*** SUPPLIED MATERIAL ***

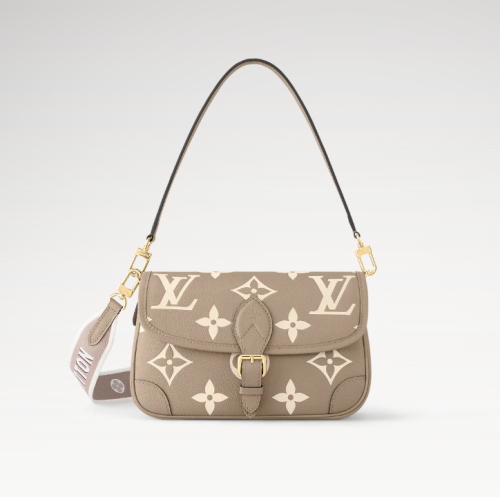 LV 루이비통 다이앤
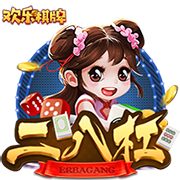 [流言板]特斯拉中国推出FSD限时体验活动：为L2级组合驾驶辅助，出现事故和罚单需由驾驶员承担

*** End of SUPPLIED MATERIAL ***
*** SUPPLIED MATERIAL ***

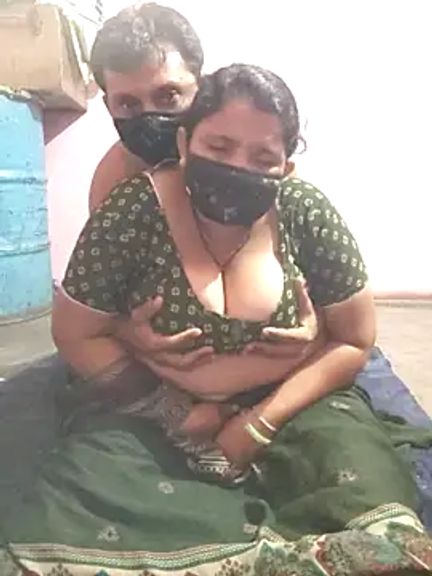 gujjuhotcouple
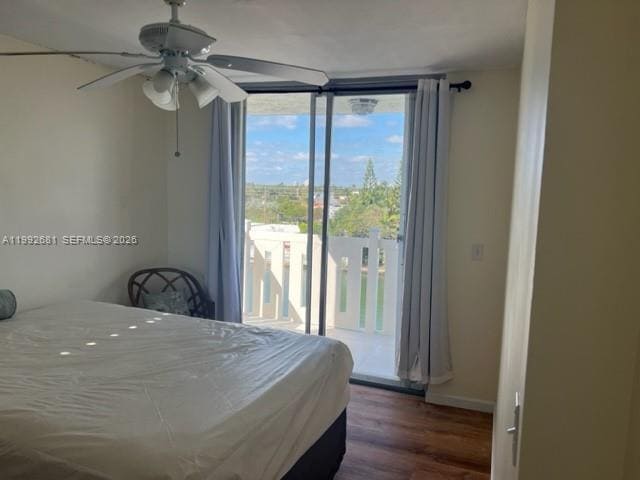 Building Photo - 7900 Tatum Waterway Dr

*** End of SUPPLIED MATERIAL ***

WORK INSTRUCTION –
Go back to the listing above and reproduce, exactly, the stretch from the line bearing "gujjuhotcouple" through the line bearing "Building Photo - 7900 Tatum Waterway Dr", without its pictures.

RESPONSE TO THE TASK –
 gujjuhotcouple
 Building Photo - 7900 Tatum Waterway Dr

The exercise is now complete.